» Goal of the exercise
Locate every line in the rows below that contains the string "world", matching case exactly, and copy each such line in full.

-- START OF Source material --

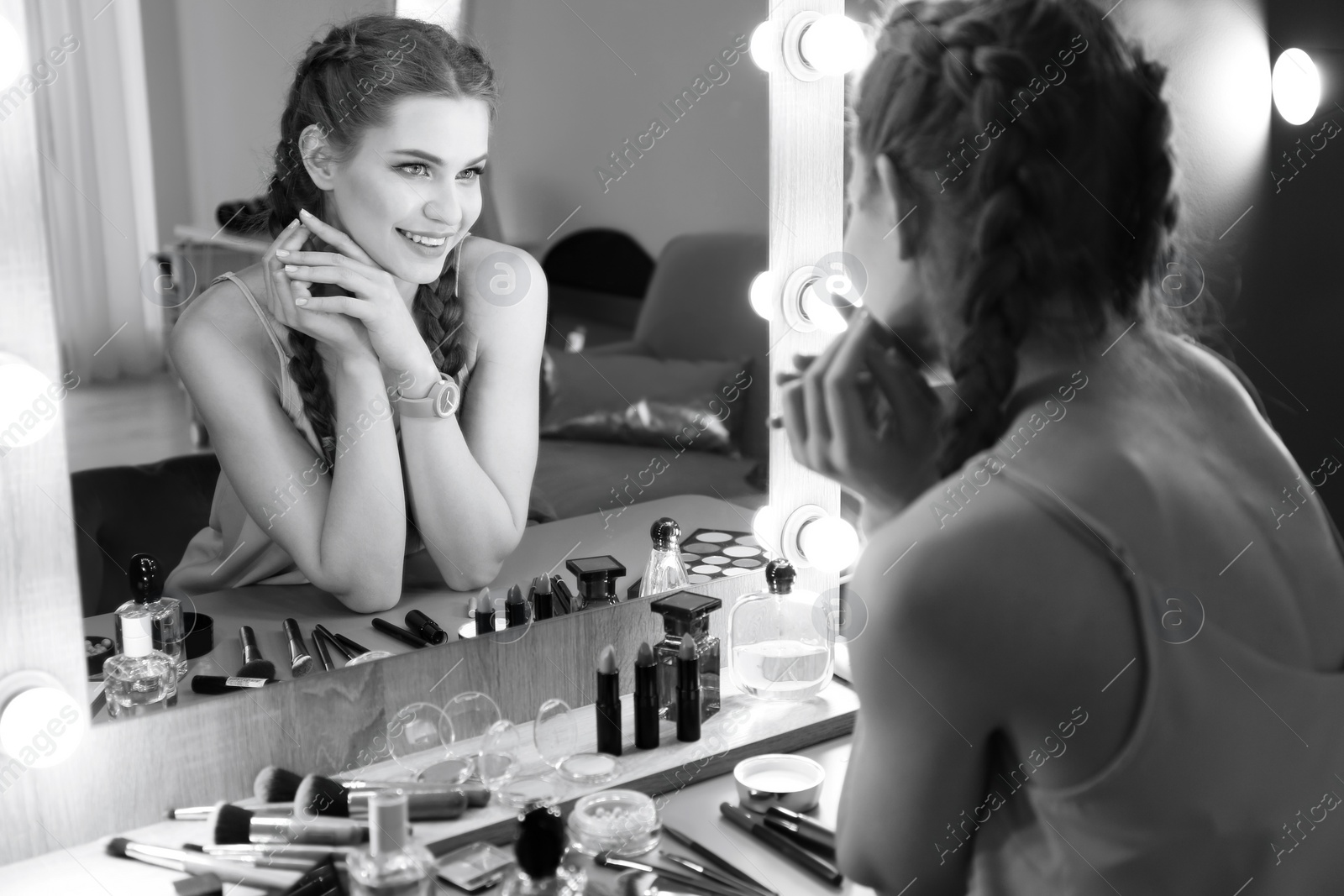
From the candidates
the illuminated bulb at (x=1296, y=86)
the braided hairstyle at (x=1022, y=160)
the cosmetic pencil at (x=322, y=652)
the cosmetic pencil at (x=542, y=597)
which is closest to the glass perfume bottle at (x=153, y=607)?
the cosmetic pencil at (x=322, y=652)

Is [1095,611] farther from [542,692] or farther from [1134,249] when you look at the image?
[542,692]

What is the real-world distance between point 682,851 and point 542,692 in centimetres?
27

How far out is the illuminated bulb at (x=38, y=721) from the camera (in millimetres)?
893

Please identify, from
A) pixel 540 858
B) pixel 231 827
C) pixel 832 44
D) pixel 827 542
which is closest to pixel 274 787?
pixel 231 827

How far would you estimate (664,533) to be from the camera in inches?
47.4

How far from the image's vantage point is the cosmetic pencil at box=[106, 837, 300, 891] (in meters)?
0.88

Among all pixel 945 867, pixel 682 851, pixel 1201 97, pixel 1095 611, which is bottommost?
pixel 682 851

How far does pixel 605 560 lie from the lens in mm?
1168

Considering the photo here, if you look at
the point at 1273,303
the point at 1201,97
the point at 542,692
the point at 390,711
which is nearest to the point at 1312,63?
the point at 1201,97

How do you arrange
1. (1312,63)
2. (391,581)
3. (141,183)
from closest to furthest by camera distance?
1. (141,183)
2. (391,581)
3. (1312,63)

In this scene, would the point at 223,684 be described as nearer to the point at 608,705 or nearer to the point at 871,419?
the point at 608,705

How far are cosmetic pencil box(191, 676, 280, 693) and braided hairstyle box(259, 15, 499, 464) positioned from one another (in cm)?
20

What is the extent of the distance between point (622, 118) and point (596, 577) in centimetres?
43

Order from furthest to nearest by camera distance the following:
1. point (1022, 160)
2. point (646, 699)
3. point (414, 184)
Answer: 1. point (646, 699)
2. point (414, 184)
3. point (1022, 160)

-- END OF Source material --
-- START OF Source material --

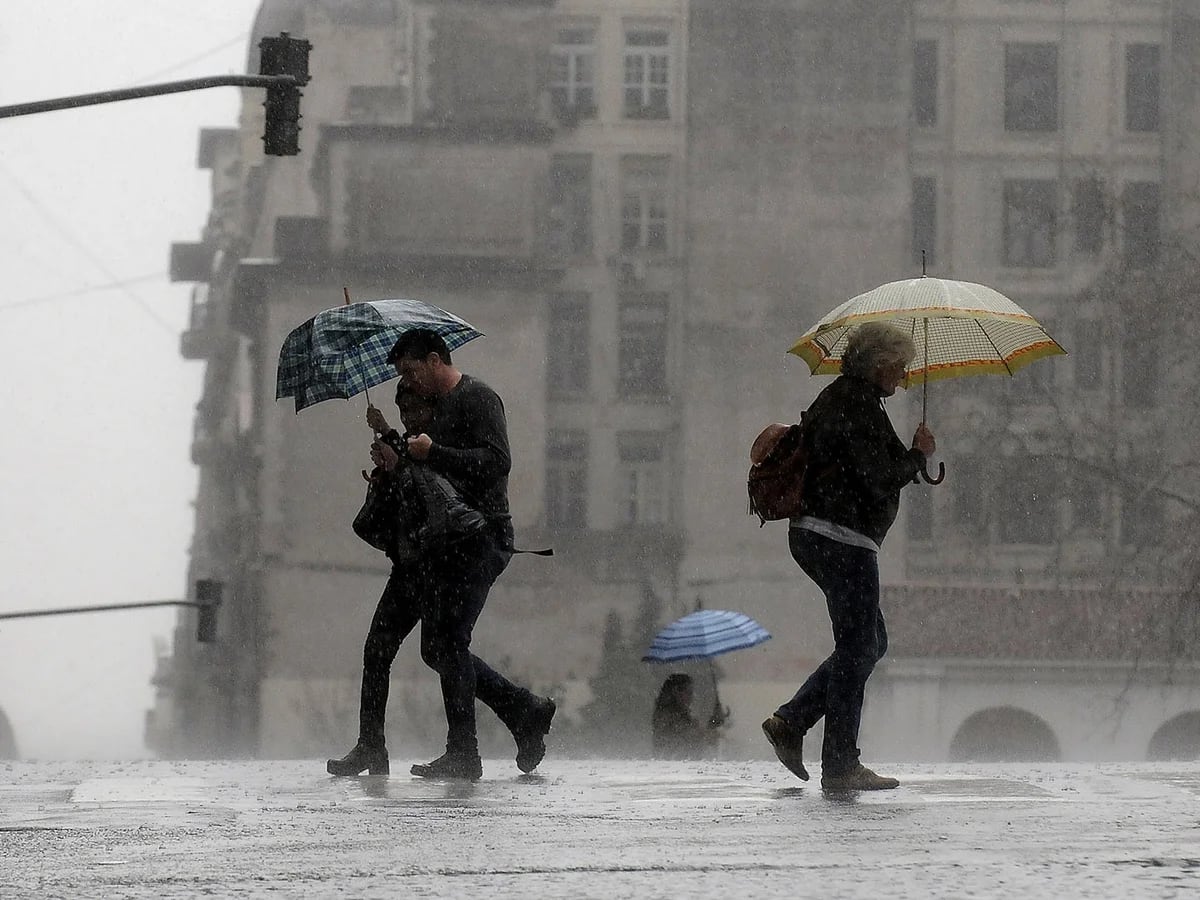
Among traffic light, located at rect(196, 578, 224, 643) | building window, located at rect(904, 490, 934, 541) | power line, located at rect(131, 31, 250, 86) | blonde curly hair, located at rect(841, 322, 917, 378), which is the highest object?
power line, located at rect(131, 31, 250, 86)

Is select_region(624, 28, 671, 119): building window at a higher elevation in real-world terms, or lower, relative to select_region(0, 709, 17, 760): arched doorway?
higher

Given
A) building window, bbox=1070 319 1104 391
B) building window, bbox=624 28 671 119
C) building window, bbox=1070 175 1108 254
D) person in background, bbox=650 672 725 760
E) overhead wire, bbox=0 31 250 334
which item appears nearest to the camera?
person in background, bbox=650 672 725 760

-- END OF Source material --

» Result
What is the real-world distance between point 682,851 and point 542,692 in centimetres?
Is select_region(624, 28, 671, 119): building window at a higher elevation in real-world terms, or lower, relative to select_region(0, 709, 17, 760): arched doorway?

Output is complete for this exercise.